10:00 to 5:00 on weekends.
Other times by arrangement.
Phone: 0409568241 and 0435146081
Shopping Cart - $0.00

No products in the cart.

The NRW Label

People often ask us about our unique label. Here is a brief history of our label and its development.

Our winery began in the late 1970’s and early 80’s, a time when there was great excitement about bringing European sensibilities of good food and wine to Victoria. The wines of Burgundy, Bordeaux and Chablis were highly praised, and were the inspiration for many budding vineyard/wineries in Victoria. The French sense of pride they had in their regions’ produce was palpable and enviable. We were part of a large group of pioneers who set out to show that parts of the ‘New World’ could make wine (and food) as good or better than the Old one – and to bring locally made product to the table of Victorians.

It was in this environment that the Nicholson River Winery label was developed.

Together with local artist Jenny Toye, we worked on creating a label that spoke to and of the area. It symbolises what we represent – the Gippsland Lakes region.

The Map

The idea for the map background came from a label we had seen on a bottle from the Loire Valley. Jenny drew the map of the Gippsland Lakes by hand. The map also came in handy when describing the location of the winery to people from Melbourne (or beyond).

The Flower

Flowers on a wine label is well known. Famously, Murray Robson of the Hunter Valley had a red rose and a yellow black eyed Susan. (He also personally signed every label!)

We chose Calistemon citrinus, the Crimson Bottlebrush, for our label. It is endemic to our region and was the emblem of the Bairnsdale Shire at the time. It is now one of the most widely-grown natives in Australia and overseas. The flower is a symbol of nature, beauty and locality. Jenny Toye drew it by hand, and it was adopted as our distinctive logo.

The Letterhead

Jenny used the swirling, curling letters of the Nicholson River Winery label from a local artist who had a sign on the road around the corner from our property. From memory, it read ‘Nicholson Art Portraiture’. It has evolved slightly over the years, but it retains its unique, old world feel.

Our label is quite ‘Olde Worlde’, reflecting the French traditions that we follow – and a nod to age of our home, which dates back to the 1880’s.

■ MATERIAL PROVIDED:
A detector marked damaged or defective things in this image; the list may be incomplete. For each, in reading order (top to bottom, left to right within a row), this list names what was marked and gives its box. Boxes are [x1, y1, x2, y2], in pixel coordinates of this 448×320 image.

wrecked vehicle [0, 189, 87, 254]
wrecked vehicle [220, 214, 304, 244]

■ GOAL OF THE EXERCISE: In the piece on the winery's label history, what inspired the map background?

■ YOUR RESPONSE: A label the winery had seen on a bottle from the Loire Valley inspired it.